The Blue Whale Challenge requires players to go through 50 dangerous and soul-destroying tasks over the course of 50 days. The tasks begin with self-harm, leading up to the final challenge, which is committing suicide by hanging or jumping off a high building.

It has led to a number of suicides across the world, including that of former Egyptian MP Hamdy al-Fakharany’s son, who is believed to have been manipulated into committing suicide.

VKontakte, a Russian-based online social media and networking service that is available in several languages, has been used as an entry point to the game; someone creates small groups specifically to organize players for the game.

Within the groups, the group administrator assigns daily tasks to members and gives them strict instructions on how to play the game. One of those instructions is that participants can't discuss the game with anyone.
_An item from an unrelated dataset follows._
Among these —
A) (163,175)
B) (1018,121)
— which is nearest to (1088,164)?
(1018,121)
The horrific tasks include self-harm, watching horror movies and waking up at unusual hours, but these gradually become more extreme.

In this regard, Egypt’s Dar al-Ifta, the Sunni Islamic institute concerned with Fatwa (Islamic Law) issuance, has religiously forbidden playing the Blue Whale game, as it pushes people to commit suicide.
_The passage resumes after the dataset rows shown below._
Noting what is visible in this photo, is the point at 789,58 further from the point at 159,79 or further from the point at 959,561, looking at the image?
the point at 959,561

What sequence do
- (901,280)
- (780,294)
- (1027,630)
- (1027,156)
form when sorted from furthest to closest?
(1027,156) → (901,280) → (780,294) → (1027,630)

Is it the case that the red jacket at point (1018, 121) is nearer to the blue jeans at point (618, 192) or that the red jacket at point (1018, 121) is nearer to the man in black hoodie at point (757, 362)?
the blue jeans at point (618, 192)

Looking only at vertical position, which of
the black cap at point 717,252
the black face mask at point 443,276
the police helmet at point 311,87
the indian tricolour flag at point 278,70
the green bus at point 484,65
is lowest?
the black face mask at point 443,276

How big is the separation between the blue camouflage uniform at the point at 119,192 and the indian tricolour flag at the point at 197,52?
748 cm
This dangerous game has claimed the life of many teenagers around the world. The rules of the game require players to go through 50 dangerous and soul-destroying tasks over the course of 50 days. The tasks begin with self-harm, leading up to the final challenge, which is suicide by hanging or jumping off a high building.

In its new fatwa, Dar al-Ifta clarified the reasons for banning this deadly game, mentioning that the player commits illegal actions.
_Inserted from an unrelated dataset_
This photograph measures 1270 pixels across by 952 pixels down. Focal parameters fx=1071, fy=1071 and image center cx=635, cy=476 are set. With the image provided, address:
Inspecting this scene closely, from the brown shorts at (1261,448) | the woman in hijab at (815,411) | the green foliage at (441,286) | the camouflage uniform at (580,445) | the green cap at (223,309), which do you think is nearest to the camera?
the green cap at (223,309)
“The users are asked to cut themselves with a sharp weapon such as a needle or a knife, and this act is religiously forbidden. The preservation of a person’s life is one of the most important purposes in Islam,” the fatwa read.

In Russia, two teens committed suicide after they played the game. The game’s founder, 22-year-old Philipp Budeikin, was sentenced to three years and four months in prison over charges of “inciting children to commit suicide” in July 2017, Moscow Times reported.

To save teens from the suicide game, Brazil invented the Pink Whale Challenge, featuring challenges that lean towards kindness and loving oneself. It has 50 challenges, like the Blue Whale, aiming to encourage positive and generous acts and attempts to bring happiness in the players' daily life.